The smaller hound’s fur was coarse under Sylra’s fingers, each strand stiff with frost and dried blood. She worked with practiced precision, pulling back the thick ruff at its neck.
“Hold the head,” she said.
Ronan frowned but crouched beside her, gripping the creature’s muzzle in both hands. It was still warm—barely—and the heat leached into his palms like a reminder of how close those teeth had come to his throat.
Sylra slid her fingers deeper into the fur. The smell was sharp and wrong: iron, wet leather, and something acrid beneath it. She found the first sign of what she was looking for—a narrow strip of hide worn smooth by friction.
“Here,” she murmured, parting the fur to reveal a thin leather collar.
Ronan’s grip tightened. “That’s not a wild hound’s gear.”
“No.” She took her knife and slipped the point under the strap, slicing it clean. It came away with a wet sound where it had stuck to the creature’s skin.
The collar was blackened, stiff with old sweat and blood. In the firelight, faint lines shimmered across its surface—symbols carved deep into the leather, filled with some metallic dust that caught the light like frost.
Ronan’s stomach turned. “Binding runes.”
Sylra glanced at him, one brow arched. “You know them?”
“I’ve seen enough in Castor’s kennels.” He took the collar from her, turning it over. The runes weren’t just for obedience. They carried something else—a scent anchor. His scent.
He swore under his breath.
Sylra didn’t move. “They were sent for you.”
The words weren’t a question.
He didn’t answer right away. The truth sat heavy in his chest, tasting like old iron.
Sylra’s gaze sharpened. “What did you do to earn a death mark from Castor?”
Ronan looked at the collar again. “It’s not a death mark.”
“No?”
“It’s a hunting tether. They don’t stop until they’ve found the one they’re bound to.”
Her mouth thinned. “So they’ll send more.”
“Yes.”
The silence between them thickened, not with hesitation this time, but calculation. She wasn’t afraid. That was the strange part. Most people, faced with the idea of endless cursed beasts tracking them through the forest, would already be running.

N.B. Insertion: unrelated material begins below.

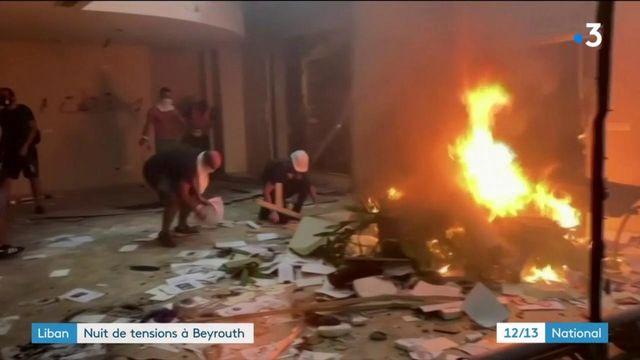 Liban : nuit de tension à Beyrouth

Instead, she asked, “Why would Castor waste his best trackers on you when he could just send a blade to your throat in the night?”

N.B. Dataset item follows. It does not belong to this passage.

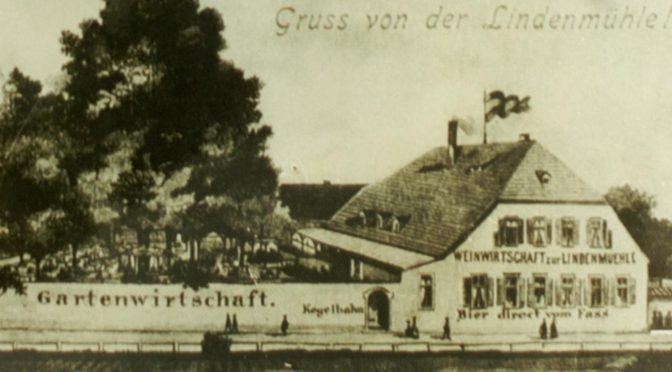 Warum Lindenmühle?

Ronan’s jaw tightened. “Because killing me isn’t enough.”
Her eyes narrowed. “Explain.”
He set the collar down on the stone floor and leaned back, running a hand over his face. “The curse isn’t an accident. He wants me to survive—barely. Wants me chased, starved, weakened. Wants to watch me break before I die.”
Sylra studied him for a long moment. Then she said, “So he’s patient.”
“He’s thorough,” Ronan corrected. “And if he knows you’re with me—”
“He doesn’t,” she cut in. “Not yet.”
The way she said it made him look at her differently. “You’re certain?”
“I keep my movements quiet. And I’ve stayed out of his reach for years.”
The fire popped sharply between them.
Ronan gestured to the hound’s body. “These things don’t just track scent. If they’ve picked up on the curse, it’ll pull them to me faster than any trail in the snow. I need to be moving.”
Sylra straightened slowly, wiping her blade on the hound’s flank before sliding it back into its sheath. “You won’t last a league in your condition.”
“I’ll manage.”
“You’ll die.”
Her voice was flat, not cruel. Just stating the odds.
He pushed himself to his feet anyway, testing the weight on his legs. The pain flared sharp and hot, but it was manageable. For now.
Sylra rose with him, stepping into his path before he could reach the doorway. “You want to run, fine. But if you’re dragging that curse through my forest, you’re going to tell me what it is.”
He met her gaze, hard. “And if I don’t?”
She tilted her head, silver eyes catching the firelight. “Then I let Castor’s beasts have you. And I take what’s left to find out for myself.”
It wasn’t a bluff. He could feel it.
For a moment, neither of them moved. His breath came slow, steady, measuring her stance, the set of her shoulders. She was smaller than him, lighter, but every inch of her was prepared to follow through.
Finally, he stepped back. Just enough to show he wasn’t going to shove past her.
Her expression didn’t soften, but something in her shoulders eased. “Good. Then we have an understanding.”
She bent, grabbed the hound’s body by the scruff, and dragged it toward the doorway. “Help me with the other one. We don’t leave them here for the next pack to scent.”
Ronan hesitated, then moved to the larger carcass. His muscles protested, but he ignored it, hauling the beast by its hind legs. Together they shoved the bodies out into the snow, the cold air biting hard at the open wound in his side.
The wind picked up again, carrying the smell of blood into the night.
Sylra stood just inside the doorway, eyes on the treeline. “We have until dawn,” she said quietly.
“Until what?” he asked.
Her gaze didn’t leave the dark. “Until more of them come.”